Start DOCUMENT SEGMENT

Apr 22, 2020

Creating NetCDF files for Analysis and Visualization in ArcGIS

By Gonzalo Espinoza and Keith VanGraafeiland

NetCDF is a multidimensional scientific data format especially useful for the representation of complex spatial information (x, y) that also varies in depth (z) or time (t). NetCDFs are leveraged within the ArcGIS platform for superb multidimensional analysis or slick 3D visualizations.
Most of the time, we already have ready-to-use netCDF files, but we can also create netCDF files from any multidimensional data set. In this blog, we’ll show you how to create a netCDF file on python from common formats such as: (1) point shapefile, (2) tiff raster, and (3) comma-separated files.

Before we begin

NetCDF is a powerful data format, but it requires some prior knowledge on how its structure works. You can review some basic concepts on what is netCDF data, fundamentals of netCDF data storage, or accessing multidimensional scientific data using python. Additionally, in this blog we’re following the Climate and Forecast (CF) convention as a standard for the description of attributes, names of variables, and units. You can use the CF convention guidelines as a reference for the documentation of netCDF files.

End DOCUMENT SEGMENT

THINGS TO DO:
A: Reproduce the NetCDF post word for word, in full.
B: Return each line of the entries that contains the string "image".
The NetCDF post and the entries have nothing to do with each other.

Start SUPPLIED RECORDS

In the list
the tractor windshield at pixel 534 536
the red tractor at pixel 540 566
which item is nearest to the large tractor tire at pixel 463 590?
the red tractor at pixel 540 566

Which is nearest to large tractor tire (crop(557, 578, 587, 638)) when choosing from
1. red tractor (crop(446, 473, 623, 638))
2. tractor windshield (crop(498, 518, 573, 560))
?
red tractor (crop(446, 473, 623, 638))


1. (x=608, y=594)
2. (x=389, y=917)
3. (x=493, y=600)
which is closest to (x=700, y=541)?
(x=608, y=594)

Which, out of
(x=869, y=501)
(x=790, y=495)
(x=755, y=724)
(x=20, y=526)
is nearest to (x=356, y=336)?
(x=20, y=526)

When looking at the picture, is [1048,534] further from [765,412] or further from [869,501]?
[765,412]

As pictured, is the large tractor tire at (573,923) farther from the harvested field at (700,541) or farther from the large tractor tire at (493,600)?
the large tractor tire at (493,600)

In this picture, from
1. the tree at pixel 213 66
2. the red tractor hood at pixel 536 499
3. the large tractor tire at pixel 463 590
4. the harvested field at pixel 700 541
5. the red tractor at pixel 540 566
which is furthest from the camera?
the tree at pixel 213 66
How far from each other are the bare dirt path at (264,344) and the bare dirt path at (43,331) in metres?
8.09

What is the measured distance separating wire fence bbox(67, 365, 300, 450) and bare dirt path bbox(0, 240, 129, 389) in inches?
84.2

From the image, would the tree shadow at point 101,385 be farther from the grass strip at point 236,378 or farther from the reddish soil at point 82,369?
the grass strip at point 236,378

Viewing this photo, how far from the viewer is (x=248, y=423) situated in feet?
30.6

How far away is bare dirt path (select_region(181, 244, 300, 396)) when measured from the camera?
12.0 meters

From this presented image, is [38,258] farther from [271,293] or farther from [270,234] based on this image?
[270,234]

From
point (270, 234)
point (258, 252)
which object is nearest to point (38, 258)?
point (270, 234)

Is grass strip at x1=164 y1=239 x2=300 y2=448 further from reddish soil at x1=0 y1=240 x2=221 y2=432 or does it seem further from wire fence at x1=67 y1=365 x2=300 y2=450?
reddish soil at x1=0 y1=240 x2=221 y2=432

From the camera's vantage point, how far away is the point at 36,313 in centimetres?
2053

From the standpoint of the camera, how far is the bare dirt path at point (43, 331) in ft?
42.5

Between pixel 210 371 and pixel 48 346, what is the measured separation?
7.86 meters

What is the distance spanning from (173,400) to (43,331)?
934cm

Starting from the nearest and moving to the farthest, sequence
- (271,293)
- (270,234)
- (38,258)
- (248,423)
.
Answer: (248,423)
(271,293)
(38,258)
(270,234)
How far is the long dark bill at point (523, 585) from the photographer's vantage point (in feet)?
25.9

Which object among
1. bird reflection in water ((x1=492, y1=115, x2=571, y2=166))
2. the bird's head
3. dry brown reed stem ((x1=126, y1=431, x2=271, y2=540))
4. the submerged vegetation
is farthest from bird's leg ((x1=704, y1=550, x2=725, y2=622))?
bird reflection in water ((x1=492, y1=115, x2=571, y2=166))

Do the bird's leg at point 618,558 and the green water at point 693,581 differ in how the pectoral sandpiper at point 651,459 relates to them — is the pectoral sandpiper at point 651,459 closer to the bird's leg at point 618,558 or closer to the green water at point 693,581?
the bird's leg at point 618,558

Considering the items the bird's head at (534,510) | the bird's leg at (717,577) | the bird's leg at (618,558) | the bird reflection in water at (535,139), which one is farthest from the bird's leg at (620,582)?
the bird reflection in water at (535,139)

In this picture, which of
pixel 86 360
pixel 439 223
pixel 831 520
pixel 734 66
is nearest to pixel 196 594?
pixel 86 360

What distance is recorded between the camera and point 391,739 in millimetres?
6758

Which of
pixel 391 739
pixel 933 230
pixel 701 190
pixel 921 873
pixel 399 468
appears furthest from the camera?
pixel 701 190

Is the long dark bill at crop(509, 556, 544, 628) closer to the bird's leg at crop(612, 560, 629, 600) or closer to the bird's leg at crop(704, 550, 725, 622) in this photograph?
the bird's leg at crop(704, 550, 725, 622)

End SUPPLIED RECORDS

EXPECTED RESULTS:
A:
Apr 22, 2020

Creating NetCDF files for Analysis and Visualization in ArcGIS

By Gonzalo Espinoza and Keith VanGraafeiland

NetCDF is a multidimensional scientific data format especially useful for the representation of complex spatial information (x, y) that also varies in depth (z) or time (t). NetCDFs are leveraged within the ArcGIS platform for superb multidimensional analysis or slick 3D visualizations.
Most of the time, we already have ready-to-use netCDF files, but we can also create netCDF files from any multidimensional data set. In this blog, we’ll show you how to create a netCDF file on python from common formats such as: (1) point shapefile, (2) tiff raster, and (3) comma-separated files.

Before we begin

NetCDF is a powerful data format, but it requires some prior knowledge on how its structure works. You can review some basic concepts on what is netCDF data, fundamentals of netCDF data storage, or accessing multidimensional scientific data using python. Additionally, in this blog we’re following the Climate and Forecast (CF) convention as a standard for the description of attributes, names of variables, and units. You can use the CF convention guidelines as a reference for the documentation of netCDF files.

B:
From the image, would the tree shadow at point 101,385 be farther from the grass strip at point 236,378 or farther from the reddish soil at point 82,369?
From this presented image, is [38,258] farther from [271,293] or farther from [270,234] based on this image?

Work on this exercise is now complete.